-- WHAT IS REQUIRED --
Copy each of the rows below character for character, keeping every line break and blank line in place.

[Begin]

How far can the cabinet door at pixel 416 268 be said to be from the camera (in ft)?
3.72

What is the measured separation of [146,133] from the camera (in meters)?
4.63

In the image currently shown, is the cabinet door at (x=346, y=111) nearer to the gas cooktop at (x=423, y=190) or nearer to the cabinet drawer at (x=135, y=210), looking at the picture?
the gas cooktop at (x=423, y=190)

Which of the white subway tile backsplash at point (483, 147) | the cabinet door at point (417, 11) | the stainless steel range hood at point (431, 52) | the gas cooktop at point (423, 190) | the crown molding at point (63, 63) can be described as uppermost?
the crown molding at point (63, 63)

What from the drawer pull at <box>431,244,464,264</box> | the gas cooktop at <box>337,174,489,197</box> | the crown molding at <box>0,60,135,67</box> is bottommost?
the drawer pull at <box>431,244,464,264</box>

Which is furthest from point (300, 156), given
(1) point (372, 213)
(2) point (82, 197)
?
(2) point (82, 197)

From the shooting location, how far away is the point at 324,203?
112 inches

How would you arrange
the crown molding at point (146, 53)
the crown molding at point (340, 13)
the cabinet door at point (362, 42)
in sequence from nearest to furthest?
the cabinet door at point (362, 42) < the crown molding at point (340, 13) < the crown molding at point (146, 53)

[End]

-- OUTPUT OF THE TASK --
How far can the cabinet door at pixel 416 268 be said to be from the camera (in ft)?
3.72

What is the measured separation of [146,133] from the camera (in meters)?
4.63

In the image currently shown, is the cabinet door at (x=346, y=111) nearer to the gas cooktop at (x=423, y=190) or nearer to the cabinet drawer at (x=135, y=210), looking at the picture?
the gas cooktop at (x=423, y=190)

Which of the white subway tile backsplash at point (483, 147) | the cabinet door at point (417, 11) | the stainless steel range hood at point (431, 52) | the gas cooktop at point (423, 190) | the crown molding at point (63, 63) can be described as uppermost?
the crown molding at point (63, 63)

What from the drawer pull at <box>431,244,464,264</box> | the gas cooktop at <box>337,174,489,197</box> | the crown molding at <box>0,60,135,67</box> is bottommost?
the drawer pull at <box>431,244,464,264</box>

Which is furthest from point (300, 156), given
(1) point (372, 213)
(2) point (82, 197)
?
(2) point (82, 197)

From the shooting location, how far away is the point at 324,203?
112 inches

How would you arrange
the crown molding at point (146, 53)
the crown molding at point (340, 13)
the cabinet door at point (362, 42)
in sequence from nearest to furthest?
the cabinet door at point (362, 42) < the crown molding at point (340, 13) < the crown molding at point (146, 53)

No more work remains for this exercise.